→ **DOCUMENT**:
As always, there's an ongoing focus on child protection and safety across our network. The implementation of internal quality measures is a reflection of the proactive approach required to ensure we continually improve our quality. The opportunity to leverage digitization through a dedicated compliance management system will further enhance these improvements, increasing visibility and capture efficiencies. In line with numerous state governments, a key strategic focus is on the three-to-five-year-old offerings, with the recognition of the benefits of early education continuing to increase. Critical elements of this offer include improving our ECT retention rates, continuing our study pathway programs, increasing our ECT teacher registration support, and growing our teacher workforce. Turning to slide 13. Group occupancy has started the period positively with an improved enrollment and transition outcome, coupled with portfolio optimization as the half progressed.
Coming out of May, there's been a slowing in the momentum, with inquiries lower across the sector and frequency flattening. Both signals that affordability is likely a potential driver of family bookings to reduce some bookings. In terms of our progress to develop a Fit Core, we continue to simplify work routines, introduce digital tools for our center managers and area managers to assess performance in real time and improve workforce planning, delivering better team utilization, and reducing agency reliance. Now moving to slide fourteen, our financial stability. The half produced a stronger earnings profile, resulting in a strong operating cash flow and a conservative balance sheet position. Our capital allocation framework continued to guide investment, with CapEx level being in line with the prior comparative period.
Our disciplines in cost management, particularly in variable costs, combined with our strategic procurement programs initiatives to lower costs of doing business, resulted in delivering better earnings for the year. Optimizing the center network remains an important element of Group's strategy and is a fundamental basis for creating a profitable portfolio for G8. During the half, we exited 18 underperforming centers and opened two new locations. In Q4 last year, we indicated our intention to divest 31 of our centers through a sales process. As of today, we have divested 18 of these centers, 16 in the first half. They exited multiple of circa two times pre-AASB 16 losses, in line with the commercial approach we committed to undertake with these divestments. We will provide a further update at full-year results.

→ **TASK INSTRUCTIONS**:
1 > In the childcare results presentation above, how many underperforming centers did the group exit during the half, and how many new locations did it open?
2 > Continue the childcare results presentation from where it stops.

→ **SUPPLIED RECORDS**:
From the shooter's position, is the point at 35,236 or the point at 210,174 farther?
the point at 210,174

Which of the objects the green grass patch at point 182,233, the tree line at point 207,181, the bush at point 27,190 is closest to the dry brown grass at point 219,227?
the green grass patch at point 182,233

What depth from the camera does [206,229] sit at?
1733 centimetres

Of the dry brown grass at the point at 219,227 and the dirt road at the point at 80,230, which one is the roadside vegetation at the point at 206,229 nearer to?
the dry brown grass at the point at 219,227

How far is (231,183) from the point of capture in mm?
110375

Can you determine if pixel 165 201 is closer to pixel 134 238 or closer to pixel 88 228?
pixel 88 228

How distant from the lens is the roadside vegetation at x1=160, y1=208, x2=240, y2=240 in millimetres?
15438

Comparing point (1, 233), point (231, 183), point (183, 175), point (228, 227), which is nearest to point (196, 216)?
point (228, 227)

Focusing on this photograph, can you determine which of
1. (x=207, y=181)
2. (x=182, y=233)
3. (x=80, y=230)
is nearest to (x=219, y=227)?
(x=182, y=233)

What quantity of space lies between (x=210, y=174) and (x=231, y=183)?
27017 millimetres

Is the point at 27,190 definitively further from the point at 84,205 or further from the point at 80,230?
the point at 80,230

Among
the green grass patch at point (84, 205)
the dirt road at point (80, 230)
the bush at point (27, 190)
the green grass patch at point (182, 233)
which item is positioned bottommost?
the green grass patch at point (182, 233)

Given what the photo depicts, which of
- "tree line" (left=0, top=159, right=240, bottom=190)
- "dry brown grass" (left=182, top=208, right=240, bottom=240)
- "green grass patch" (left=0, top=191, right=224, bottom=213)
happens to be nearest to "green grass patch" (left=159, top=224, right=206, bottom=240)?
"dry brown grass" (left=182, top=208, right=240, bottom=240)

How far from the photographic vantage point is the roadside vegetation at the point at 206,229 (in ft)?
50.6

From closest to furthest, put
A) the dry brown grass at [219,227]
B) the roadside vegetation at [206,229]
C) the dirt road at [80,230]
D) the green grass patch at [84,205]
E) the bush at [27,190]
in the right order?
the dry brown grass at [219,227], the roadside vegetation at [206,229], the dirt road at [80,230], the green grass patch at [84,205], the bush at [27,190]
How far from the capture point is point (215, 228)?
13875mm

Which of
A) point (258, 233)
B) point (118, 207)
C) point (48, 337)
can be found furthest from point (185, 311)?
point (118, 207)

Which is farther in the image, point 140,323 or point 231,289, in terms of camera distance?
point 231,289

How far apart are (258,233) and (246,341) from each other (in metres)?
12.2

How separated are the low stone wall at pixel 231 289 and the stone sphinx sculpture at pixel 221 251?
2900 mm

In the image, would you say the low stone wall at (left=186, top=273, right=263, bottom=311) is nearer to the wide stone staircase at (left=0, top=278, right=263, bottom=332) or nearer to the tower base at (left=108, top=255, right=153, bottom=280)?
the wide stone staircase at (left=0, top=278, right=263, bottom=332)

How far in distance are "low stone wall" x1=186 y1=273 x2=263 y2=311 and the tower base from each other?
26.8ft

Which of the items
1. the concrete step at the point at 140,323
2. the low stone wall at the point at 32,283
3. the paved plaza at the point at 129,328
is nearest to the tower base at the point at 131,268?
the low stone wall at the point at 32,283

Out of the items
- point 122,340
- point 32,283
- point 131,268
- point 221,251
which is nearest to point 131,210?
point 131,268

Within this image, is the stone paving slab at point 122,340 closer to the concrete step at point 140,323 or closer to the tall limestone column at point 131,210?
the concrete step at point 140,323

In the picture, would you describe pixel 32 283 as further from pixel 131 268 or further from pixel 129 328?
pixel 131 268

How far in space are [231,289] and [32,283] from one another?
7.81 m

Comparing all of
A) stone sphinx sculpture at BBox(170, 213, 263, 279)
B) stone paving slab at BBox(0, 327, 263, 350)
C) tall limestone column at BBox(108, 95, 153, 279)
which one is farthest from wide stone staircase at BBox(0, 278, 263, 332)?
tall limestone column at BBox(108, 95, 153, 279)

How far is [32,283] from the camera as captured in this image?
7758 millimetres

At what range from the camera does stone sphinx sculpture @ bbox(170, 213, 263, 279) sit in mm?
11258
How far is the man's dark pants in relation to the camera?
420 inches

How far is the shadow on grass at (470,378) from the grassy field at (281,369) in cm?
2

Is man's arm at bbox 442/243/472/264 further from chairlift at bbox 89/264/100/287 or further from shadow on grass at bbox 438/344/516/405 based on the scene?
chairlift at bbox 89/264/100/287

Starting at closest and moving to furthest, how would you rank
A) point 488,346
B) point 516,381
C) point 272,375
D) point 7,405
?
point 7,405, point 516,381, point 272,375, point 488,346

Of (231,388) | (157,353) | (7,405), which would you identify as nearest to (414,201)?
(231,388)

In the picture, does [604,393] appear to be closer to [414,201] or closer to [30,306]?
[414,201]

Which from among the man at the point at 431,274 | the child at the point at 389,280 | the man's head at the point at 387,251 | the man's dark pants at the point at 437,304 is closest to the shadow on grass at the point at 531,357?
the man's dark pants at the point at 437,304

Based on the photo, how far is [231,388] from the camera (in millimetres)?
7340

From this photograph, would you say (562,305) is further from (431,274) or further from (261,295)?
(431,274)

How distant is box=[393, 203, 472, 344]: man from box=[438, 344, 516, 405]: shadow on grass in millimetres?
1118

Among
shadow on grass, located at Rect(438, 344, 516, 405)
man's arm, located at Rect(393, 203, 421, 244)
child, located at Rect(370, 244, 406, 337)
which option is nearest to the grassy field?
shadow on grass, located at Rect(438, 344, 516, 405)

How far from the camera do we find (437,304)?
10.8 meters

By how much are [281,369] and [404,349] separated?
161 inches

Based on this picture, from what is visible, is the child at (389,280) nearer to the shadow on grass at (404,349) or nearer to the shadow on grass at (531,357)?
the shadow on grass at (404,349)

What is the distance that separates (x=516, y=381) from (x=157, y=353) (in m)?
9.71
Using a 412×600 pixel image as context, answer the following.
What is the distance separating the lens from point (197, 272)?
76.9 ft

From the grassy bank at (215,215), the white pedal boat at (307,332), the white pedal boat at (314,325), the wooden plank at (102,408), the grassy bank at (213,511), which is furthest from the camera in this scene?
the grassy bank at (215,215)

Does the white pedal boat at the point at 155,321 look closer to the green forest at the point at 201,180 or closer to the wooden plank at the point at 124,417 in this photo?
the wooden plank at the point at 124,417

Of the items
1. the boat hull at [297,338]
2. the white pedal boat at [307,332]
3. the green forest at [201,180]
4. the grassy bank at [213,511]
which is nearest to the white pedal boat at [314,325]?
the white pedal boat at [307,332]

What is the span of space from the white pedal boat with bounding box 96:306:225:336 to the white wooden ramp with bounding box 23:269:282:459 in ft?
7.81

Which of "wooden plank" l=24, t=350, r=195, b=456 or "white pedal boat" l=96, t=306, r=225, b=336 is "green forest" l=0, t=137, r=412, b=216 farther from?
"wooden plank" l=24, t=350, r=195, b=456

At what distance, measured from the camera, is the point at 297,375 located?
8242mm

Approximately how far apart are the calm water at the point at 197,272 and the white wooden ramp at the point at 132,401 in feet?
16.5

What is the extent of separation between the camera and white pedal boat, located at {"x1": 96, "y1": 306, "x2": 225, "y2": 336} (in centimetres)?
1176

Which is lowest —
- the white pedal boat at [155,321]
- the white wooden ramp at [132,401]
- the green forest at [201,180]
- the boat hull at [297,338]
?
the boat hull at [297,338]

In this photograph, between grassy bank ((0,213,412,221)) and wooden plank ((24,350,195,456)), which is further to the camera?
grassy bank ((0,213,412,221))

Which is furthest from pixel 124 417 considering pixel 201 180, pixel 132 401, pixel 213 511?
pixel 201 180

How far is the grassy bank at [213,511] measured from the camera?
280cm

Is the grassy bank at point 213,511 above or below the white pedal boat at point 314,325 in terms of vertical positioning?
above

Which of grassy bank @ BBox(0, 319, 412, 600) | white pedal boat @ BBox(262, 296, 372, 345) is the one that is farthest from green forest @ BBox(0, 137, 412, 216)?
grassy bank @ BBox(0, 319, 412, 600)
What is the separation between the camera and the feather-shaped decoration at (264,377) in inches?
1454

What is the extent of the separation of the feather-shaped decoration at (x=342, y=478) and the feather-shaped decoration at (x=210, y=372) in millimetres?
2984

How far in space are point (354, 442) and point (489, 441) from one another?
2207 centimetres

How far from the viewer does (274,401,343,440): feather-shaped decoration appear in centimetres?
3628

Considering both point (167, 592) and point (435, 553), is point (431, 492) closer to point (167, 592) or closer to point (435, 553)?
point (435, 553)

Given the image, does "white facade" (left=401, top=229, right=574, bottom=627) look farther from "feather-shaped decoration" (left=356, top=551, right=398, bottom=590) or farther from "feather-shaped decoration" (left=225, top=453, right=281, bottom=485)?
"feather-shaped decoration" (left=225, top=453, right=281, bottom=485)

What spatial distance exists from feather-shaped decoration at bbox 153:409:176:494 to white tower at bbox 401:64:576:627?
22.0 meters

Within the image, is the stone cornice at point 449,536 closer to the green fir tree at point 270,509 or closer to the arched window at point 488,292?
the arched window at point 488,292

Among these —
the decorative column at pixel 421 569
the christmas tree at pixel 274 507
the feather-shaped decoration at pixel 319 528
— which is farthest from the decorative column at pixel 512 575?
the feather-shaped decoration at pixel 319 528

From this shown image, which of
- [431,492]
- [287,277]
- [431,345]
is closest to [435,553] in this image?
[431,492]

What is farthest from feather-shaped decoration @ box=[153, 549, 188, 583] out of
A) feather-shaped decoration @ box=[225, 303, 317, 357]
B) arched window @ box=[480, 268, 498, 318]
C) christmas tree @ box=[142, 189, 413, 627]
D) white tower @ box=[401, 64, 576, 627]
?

→ **EXPECTED RESPONSES**:
1 > It exited 18 underperforming centers and opened two new locations.

2 >
I will now hand over to Sharon Williams to take us through the financial performance information and more details on our portfolio optimization.
Thanks, Pejman. Focusing on our Group financial performance on Slide 16, increased revenue and disciplined cost management resulted in operating and statutory NPAT growth, along with margin expansion. The first half center operating EBIT grew by almost 12%. A combination of improved performance from operating centers and divesting underperforming centers contributed to improved earnings and margin outcomes. Support costs were well managed, with headcount remaining flat. We did accrue an extra amount in support office as a bucket for incentives. We'll know a bit more in the second half about how much relates to centers versus support office. The group net finance costs were flat versus PCP, reflecting a slightly higher RBA rate on lower average debt levels. The combination of stronger center performance and prudently managed network support cost increases resulted in a 20% increase in operating EBIT and further recovery of group margin.
In terms of our non-trading items, software development costs reduced significantly as we flagged in February, with the predominant driver of non-operating costs being the divestment of underperforming centers, impairment of predominantly AASB 16 right-of-use assets, and a slight increase in the provisions we have for historical, regulatory, and legal matters. The result is net non-trading expenses are below the prior year. Turning to Slide 17, where we focus on center performance. The center network delivered higher revenue and earnings than the prior comparative period and experienced margin expansion. Occupancy was ahead of the PCP by 0.8 percentage points, and revenue increased circa 5.5%, reflecting the January and July fee reviews, our higher occupancy, but also offset by revenues of centers we have exited. Employment costs demonstrated strong discipline and positive outcomes from our team retention results.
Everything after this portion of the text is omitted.